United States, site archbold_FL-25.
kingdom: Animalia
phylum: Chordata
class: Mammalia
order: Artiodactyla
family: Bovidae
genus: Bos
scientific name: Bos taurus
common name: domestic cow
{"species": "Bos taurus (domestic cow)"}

Exercise instructions
Retype the material word for word, including every line.

Output of the exercise
United States, site archbold_FL-25.
kingdom: Animalia
phylum: Chordata
class: Mammalia
order: Artiodactyla
family: Bovidae
genus: Bos
scientific name: Bos taurus
common name: domestic cow
{"species": "Bos taurus (domestic cow)"}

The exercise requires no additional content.